Purpose: To investigate whether placebo is non-inferior to continuous infusion of butylscopolamine in patients with renal colic. Methods: We conducted a placebo-controlled, multicenter, double-blind randomized clinical trial (RCT) including 128 patients with renal colic (confirmed by ultrasound or CT-scan). Patients were randomized to receive either continuous IV butylscopolamine 100 mg/24 h or placebo (saline). Primary outcome is the amount of opioid escape medication used, measured in doses administered. Secondary outcomes are pain measured on a Numeric Rating Scale (NRS), side effects, and time of drug administration. Non-inferiority was assessed using linear regression with robust standard errors, with non-inferiority limit set at 0.5 units of escape medication.
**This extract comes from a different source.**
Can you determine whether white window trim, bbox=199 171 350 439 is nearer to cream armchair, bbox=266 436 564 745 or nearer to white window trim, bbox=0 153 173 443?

Results: Median number of doses of escape medication was one in both groups. The number of extra doses in the placebo group compared with the butylscopolamine group was 0.05, with a 95% robust confidence interval (CI) of 0.38–0.47. Upper limit of the CI remained below the non-inferiority limit of 0.5 (p = 0.04). No differences in secondary endpoints were seen between the groups. Conclusion: Placebo is non-inferior to continuous IV butylscopolamine for pain relief in patients with renal colic. Based on this study and previous evidence, there is no role for continuous butylscopolamine IV in the treatment of renal colic. Trial NL7819

Original languageEnglish
Pages (from-to)2747-2752
Number of pages6
JournalWorld Journal of Urology
Volume39
Issue number7
DOIs
Publication statusPublished - 19 Apr 2021

Bibliographical note

Funding Information:
A research grant of €2000 was given by the science bureau of Haga teaching hospital. No other funding was received.

Publisher Copyright:
© 2020, The Author(s).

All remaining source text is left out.